==== PROVIDED MATERIAL ====

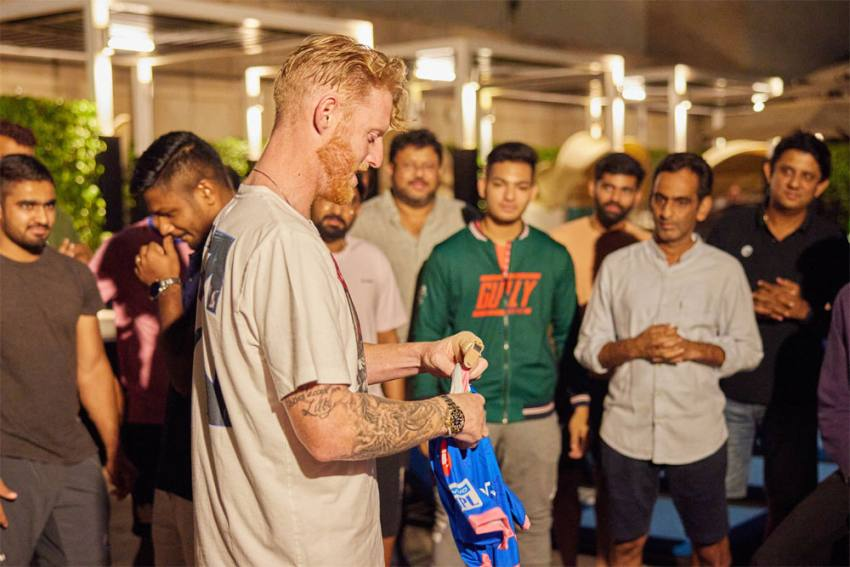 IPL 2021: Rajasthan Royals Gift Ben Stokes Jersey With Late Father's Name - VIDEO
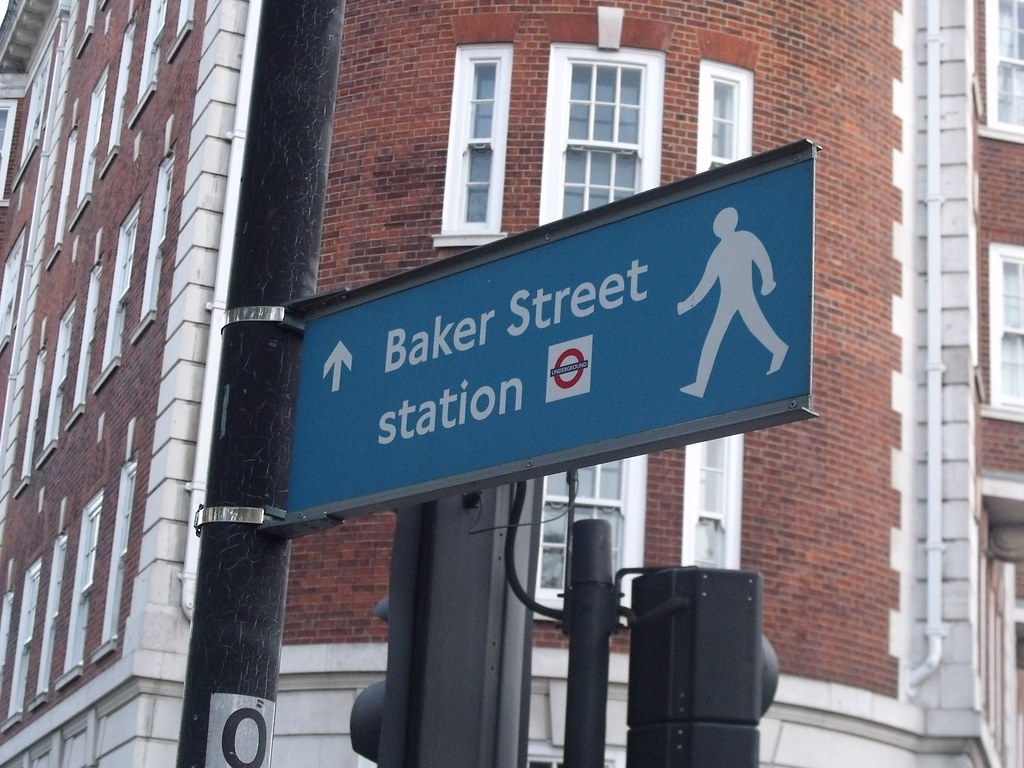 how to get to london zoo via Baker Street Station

====
==== PROVIDED MATERIAL ====

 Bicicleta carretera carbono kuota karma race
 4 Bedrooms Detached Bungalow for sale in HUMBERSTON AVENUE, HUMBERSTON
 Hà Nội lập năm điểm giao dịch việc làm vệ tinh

====

The required answer is the run of lines above, starting at the line with "4 Bedrooms Detached" and ending at the line with "Hà Nội lập năm", reproduced exactly with both ends.

TASK RESPONSE:
 4 Bedrooms Detached Bungalow for sale in HUMBERSTON AVENUE, HUMBERSTON
 Hà Nội lập năm điểm giao dịch việc làm vệ tinh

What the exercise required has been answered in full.